Non-Radioactive In Vitro Cardiac Myosin Light Chain Kinase Assays.

ABSTRACT

Cardiac-specific myosin regulatory light chain kinase (cMLCK) regulates cardiac sarcomere structure and contractility by phosphorylating the ventricular isoform of the myosin regulatory light chain (MLC2v).

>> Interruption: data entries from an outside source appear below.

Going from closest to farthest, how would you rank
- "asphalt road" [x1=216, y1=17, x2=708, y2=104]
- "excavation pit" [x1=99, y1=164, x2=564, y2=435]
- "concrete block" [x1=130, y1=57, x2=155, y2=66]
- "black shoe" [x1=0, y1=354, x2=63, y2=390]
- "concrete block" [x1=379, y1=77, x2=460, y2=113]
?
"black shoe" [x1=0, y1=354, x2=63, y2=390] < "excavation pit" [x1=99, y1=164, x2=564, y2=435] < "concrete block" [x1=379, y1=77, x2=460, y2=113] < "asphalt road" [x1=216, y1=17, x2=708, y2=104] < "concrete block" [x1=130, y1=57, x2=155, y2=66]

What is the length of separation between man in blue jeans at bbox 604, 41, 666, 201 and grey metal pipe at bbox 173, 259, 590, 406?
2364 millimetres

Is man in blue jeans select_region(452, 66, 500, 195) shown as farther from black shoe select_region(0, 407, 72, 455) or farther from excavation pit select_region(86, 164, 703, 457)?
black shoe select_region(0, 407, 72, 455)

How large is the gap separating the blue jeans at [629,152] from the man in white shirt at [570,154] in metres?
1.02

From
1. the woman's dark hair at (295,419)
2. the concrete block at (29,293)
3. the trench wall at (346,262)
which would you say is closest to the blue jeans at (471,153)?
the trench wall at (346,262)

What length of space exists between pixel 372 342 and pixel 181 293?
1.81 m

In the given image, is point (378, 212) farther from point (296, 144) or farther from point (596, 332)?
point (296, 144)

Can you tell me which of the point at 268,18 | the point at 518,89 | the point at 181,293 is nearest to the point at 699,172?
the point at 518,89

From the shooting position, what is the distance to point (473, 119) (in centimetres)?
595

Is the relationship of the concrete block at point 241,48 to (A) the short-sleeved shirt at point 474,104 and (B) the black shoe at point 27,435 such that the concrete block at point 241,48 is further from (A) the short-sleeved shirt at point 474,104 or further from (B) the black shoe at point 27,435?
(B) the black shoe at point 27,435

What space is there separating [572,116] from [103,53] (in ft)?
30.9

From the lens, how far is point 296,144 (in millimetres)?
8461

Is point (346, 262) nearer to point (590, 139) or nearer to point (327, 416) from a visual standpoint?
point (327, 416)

MLC2v phosphorylation levels are significantly reduced in failing hearts, indicating the clinical importance of assessing the activity of cMLCK and the phosphorylation level of MLC2v to elucidate the pathogenesis of heart failure. This paper describes nonradioactive methods to assess both the activity of cMLCK and MLC2v phosphorylation levels. In vitro kinase reactions are performed using recombinant cMLCK with recombinant calmodulin and MLC2v in the presence of ATP and calcium at 25 °C, which are followed by either a bioluminescent ADP detection assay or a phosphate-affinity SDS-PAGE. In the representative study, the bioluminescent ADP detection assay showed a strict linear increase of the signal at cMLCK concentrations between 1.25 nM to 25 nM. Phosphate-affinity SDS-PAGE also showed a linear increase of phosphorylated MLC2v in the same cMLCK concentration range. Next, the time-dependency of the reactions was examined at the concentration of 5 nM cMLCK. A bioluminescent ADP detection assay showed a linear increase in the signal during 90 min of the reaction. Similarly, phosphate-affinity SDS-PAGE showed a time-dependent increase of phosphorylated MLC2v. The biochemical parameters of cMLCK for MLC2v were determined by a Michaelis-Menten plot using the bioluminescent ADP detection assay. The Vmax was 1.65 ± 0.10 mol/min/mol kinase and the average Km was around 0.5 USA µM at 25 °C. Next, the activity of wild type and the dilated cardiomyopathy-associated p.Pro639Valfs*15 mutant cMLCK were measured. The bioluminescent ADP detection assay and phosphate-affinity SDS-PAGE correctly detected defects in cMLCK activity and MLC2v phosphorylation, respectively. In conclusion, a combination of the bioluminescent ADP detection assay and the phosphate-affinity SDS-PAGE is a simple, accurate, safe, low-cost, and flexible method to measure cMLCK activity and the phosphorylation level of MLC2v.